Arguments pertinents
1. Irrecevabilité de l'appel : La Cour a constaté que la déclaration d'appel ne contenait aucune critique substantielle de la décision du premier juge. Elle a souligné que l'argumentation présentée par M. [S] était insuffisante pour justifier une remise en cause de la décision initiale. La mention d'hébergement par l'association Aurore n'était pas considérée comme un moyen de contestation valable.
2. Absence de garanties de représentation : La Cour a noté que M. [S] ne présentait pas de garanties suffisantes de représentation, car l'adresse fournie était celle du siège de l'association et non une adresse personnelle stable. Cela a été un facteur déterminant dans la décision de rejeter l'appel.
Interprétations et citations légales
La décision s'appuie sur plusieurs dispositions du Code de l'entrée et du séjour des étrangers et du droit d'asile, notamment :
- Code de l'entrée et du séjour des étrangers et du droit d'asile - Article L 743-23 - 2° : Cet article permet au premier président de la cour d'appel ou à son délégué de rejeter des déclarations d'appel manifestement irrecevables sans convoquer les parties. La Cour a appliqué cet article en constatant qu'aucune circonstance nouvelle n'était intervenue depuis le placement en rétention.
- Code de l'entrée et du séjour des étrangers et du droit d'asile - Article R 743-14 : Cet article stipule que la déclaration d'appel doit être motivée.
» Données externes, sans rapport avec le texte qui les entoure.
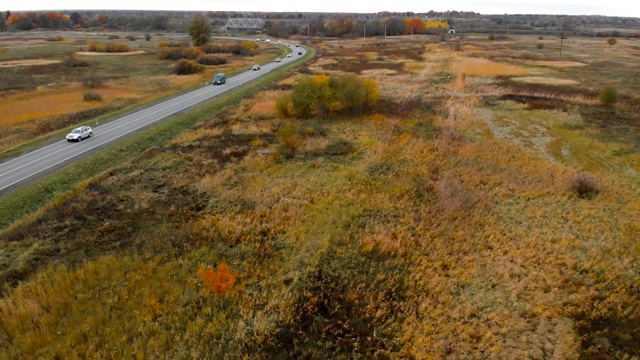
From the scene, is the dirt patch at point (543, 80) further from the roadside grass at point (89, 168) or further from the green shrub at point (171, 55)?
the green shrub at point (171, 55)

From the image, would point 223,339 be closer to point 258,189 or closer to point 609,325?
point 258,189

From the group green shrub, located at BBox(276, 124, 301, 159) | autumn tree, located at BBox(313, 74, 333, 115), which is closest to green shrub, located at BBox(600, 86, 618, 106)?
autumn tree, located at BBox(313, 74, 333, 115)

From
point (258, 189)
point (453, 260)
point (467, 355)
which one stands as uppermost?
point (258, 189)

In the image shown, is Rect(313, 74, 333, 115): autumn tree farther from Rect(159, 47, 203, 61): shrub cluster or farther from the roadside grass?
Rect(159, 47, 203, 61): shrub cluster

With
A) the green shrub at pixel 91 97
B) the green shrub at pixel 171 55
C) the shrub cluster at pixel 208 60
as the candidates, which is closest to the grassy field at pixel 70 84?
the green shrub at pixel 91 97

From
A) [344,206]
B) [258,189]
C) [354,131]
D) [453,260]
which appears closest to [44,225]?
[258,189]

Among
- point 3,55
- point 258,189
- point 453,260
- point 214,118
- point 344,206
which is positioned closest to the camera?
point 453,260

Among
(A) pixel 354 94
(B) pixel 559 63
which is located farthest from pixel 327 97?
(B) pixel 559 63
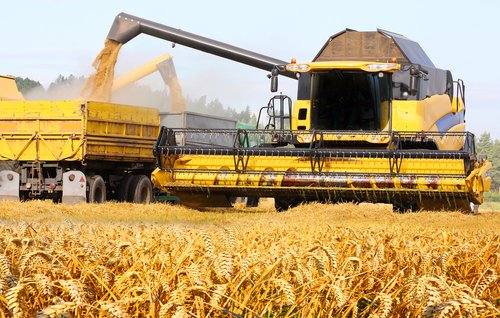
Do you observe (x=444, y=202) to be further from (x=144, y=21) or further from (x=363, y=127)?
(x=144, y=21)

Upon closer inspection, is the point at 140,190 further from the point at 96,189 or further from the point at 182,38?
the point at 182,38

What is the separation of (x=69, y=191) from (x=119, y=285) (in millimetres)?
17767

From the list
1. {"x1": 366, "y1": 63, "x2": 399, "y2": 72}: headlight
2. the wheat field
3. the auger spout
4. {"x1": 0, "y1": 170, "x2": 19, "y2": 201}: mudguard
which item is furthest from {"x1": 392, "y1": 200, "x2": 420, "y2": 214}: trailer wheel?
the auger spout

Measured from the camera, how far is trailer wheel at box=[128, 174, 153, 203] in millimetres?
23186

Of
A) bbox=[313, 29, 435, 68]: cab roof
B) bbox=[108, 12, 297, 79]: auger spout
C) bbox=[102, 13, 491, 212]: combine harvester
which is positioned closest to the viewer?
bbox=[102, 13, 491, 212]: combine harvester

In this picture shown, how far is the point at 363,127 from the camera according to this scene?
17.6 metres

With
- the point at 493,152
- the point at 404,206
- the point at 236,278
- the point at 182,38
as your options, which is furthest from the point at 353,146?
the point at 493,152

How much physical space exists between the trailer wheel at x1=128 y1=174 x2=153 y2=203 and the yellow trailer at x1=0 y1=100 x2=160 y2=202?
92 cm

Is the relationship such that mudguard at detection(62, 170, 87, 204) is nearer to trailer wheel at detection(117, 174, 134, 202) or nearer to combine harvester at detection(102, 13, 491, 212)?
trailer wheel at detection(117, 174, 134, 202)

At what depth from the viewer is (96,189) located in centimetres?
2169

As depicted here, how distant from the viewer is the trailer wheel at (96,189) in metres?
21.3

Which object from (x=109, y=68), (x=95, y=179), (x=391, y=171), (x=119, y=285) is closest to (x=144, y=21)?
(x=109, y=68)

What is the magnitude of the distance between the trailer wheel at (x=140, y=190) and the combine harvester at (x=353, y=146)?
5478 mm

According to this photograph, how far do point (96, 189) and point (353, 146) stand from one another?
7.11 m
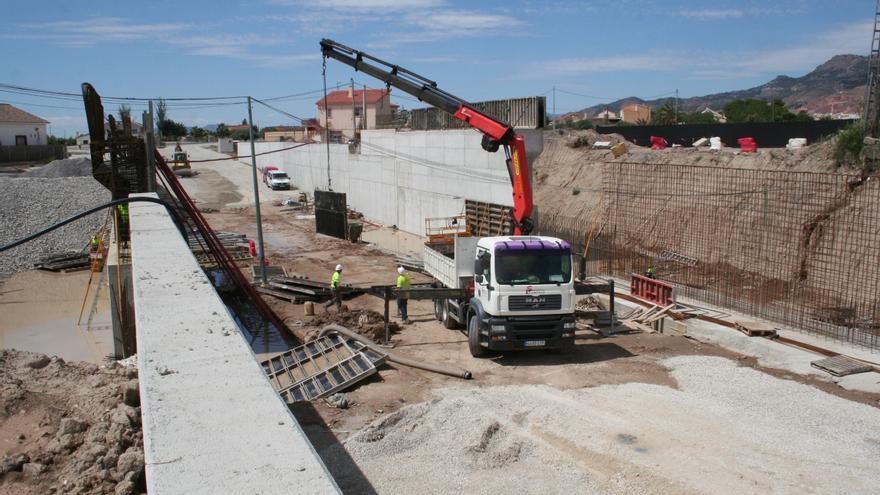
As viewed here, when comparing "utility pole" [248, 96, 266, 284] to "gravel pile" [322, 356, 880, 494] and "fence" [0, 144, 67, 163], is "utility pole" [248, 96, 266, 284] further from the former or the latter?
"fence" [0, 144, 67, 163]

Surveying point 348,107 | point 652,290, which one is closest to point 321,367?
point 652,290

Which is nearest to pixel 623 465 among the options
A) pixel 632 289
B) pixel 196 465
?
pixel 196 465

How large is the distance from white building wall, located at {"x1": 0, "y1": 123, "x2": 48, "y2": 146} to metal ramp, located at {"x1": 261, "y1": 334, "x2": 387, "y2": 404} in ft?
233

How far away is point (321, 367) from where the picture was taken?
1433 cm

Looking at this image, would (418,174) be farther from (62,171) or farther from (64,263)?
(62,171)

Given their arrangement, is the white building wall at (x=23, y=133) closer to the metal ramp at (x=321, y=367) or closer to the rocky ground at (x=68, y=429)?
the metal ramp at (x=321, y=367)

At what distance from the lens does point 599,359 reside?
49.4ft

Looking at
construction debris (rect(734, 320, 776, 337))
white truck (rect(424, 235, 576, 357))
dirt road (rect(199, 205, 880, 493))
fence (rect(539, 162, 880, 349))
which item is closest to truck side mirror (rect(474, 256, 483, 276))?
white truck (rect(424, 235, 576, 357))

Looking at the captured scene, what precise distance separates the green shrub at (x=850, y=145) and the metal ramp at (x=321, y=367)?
20318 mm

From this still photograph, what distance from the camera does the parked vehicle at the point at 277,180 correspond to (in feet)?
189

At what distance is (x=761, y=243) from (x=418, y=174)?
16.1 metres

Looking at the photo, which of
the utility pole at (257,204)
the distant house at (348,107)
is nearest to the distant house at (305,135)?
the distant house at (348,107)

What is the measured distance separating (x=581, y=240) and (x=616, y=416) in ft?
40.3

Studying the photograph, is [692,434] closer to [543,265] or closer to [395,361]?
[543,265]
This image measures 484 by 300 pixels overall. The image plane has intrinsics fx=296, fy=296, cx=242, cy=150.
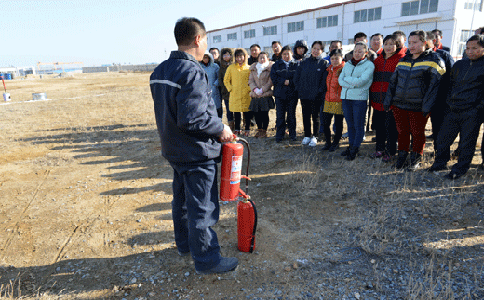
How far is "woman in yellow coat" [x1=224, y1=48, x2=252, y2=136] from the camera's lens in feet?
24.0

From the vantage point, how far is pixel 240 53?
721 centimetres

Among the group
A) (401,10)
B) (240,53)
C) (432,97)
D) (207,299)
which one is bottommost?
(207,299)

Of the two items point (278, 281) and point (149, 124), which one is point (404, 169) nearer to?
point (278, 281)

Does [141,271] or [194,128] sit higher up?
[194,128]

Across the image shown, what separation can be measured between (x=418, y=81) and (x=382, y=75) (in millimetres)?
909

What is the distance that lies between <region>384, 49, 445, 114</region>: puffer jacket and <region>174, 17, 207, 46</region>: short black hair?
12.2 ft

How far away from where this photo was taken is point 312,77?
627cm

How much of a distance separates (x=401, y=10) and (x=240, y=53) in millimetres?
28817

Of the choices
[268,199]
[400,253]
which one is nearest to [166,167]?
[268,199]

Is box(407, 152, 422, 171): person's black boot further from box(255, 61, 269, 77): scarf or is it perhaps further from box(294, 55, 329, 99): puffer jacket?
box(255, 61, 269, 77): scarf

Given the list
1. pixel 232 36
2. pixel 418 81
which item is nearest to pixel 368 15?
pixel 232 36

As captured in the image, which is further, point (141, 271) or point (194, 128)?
point (141, 271)

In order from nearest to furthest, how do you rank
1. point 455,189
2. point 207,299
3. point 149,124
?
point 207,299
point 455,189
point 149,124

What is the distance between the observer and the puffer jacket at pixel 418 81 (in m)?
4.51
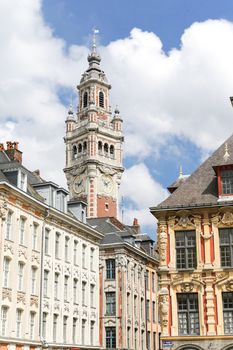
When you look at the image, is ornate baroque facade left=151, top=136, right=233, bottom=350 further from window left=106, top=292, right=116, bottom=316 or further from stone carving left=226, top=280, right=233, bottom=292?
window left=106, top=292, right=116, bottom=316

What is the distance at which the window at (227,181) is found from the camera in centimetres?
3353

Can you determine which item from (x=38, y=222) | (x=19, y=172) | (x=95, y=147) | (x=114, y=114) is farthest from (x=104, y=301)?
(x=114, y=114)

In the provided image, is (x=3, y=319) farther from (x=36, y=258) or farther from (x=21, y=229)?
(x=21, y=229)

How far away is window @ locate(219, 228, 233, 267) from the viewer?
32500 mm

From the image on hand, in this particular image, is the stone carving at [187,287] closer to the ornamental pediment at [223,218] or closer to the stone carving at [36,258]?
the ornamental pediment at [223,218]

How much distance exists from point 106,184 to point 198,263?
56270 millimetres

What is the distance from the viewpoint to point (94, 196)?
8550 centimetres

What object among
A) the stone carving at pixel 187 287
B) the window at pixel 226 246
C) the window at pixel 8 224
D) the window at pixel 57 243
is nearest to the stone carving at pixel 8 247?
the window at pixel 8 224

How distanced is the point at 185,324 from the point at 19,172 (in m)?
16.1

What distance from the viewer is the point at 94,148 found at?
294 ft

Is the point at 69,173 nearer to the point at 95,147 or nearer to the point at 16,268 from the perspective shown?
the point at 95,147

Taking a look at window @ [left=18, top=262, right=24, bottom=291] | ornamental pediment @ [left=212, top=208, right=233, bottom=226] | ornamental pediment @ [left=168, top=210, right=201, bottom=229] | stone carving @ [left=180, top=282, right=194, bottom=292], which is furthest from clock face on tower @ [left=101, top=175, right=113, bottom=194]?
stone carving @ [left=180, top=282, right=194, bottom=292]

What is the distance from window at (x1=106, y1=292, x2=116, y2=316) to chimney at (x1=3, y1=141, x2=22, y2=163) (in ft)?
57.0

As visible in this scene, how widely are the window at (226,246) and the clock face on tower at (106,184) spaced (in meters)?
55.0
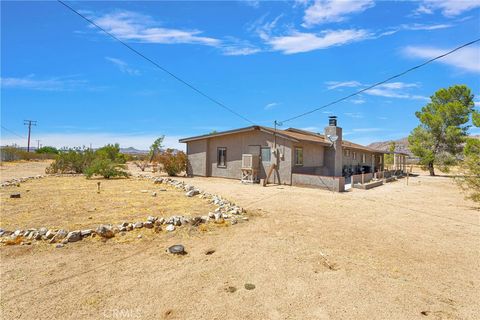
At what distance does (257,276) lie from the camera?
13.2 feet

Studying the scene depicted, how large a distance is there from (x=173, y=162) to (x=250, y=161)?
7302mm

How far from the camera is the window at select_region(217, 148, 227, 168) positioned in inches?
758

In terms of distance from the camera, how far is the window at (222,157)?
1927 centimetres

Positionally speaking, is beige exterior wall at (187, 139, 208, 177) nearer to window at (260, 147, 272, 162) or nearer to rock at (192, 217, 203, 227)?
window at (260, 147, 272, 162)

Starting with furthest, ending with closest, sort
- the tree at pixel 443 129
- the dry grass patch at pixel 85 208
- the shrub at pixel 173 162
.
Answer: the tree at pixel 443 129 < the shrub at pixel 173 162 < the dry grass patch at pixel 85 208

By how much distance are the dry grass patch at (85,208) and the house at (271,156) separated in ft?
23.4

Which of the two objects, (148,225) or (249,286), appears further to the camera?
(148,225)

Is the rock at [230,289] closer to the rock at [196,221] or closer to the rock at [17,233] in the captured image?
the rock at [196,221]

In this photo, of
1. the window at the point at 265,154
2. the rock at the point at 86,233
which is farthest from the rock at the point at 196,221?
→ the window at the point at 265,154

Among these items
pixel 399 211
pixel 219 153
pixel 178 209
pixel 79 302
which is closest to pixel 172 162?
pixel 219 153

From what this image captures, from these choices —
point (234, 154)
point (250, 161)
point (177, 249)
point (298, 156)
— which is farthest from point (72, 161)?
point (177, 249)

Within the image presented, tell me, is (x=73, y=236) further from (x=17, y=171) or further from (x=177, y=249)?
(x=17, y=171)

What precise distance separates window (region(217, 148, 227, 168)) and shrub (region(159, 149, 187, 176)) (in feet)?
11.1

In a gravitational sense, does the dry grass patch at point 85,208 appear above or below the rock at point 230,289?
above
La Cour a jugé que la déclaration de M. [S] était non motivée, car elle ne contenait pas d'arguments juridiques ou factuels pertinents pour contester la décision du juge des libertés.
En conclusion, la Cour d'appel a rejeté l'appel de M. [S] [D] [B] en raison de l'absence d'éléments de contestation valables et de garanties de représentation, conformément aux dispositions légales citées.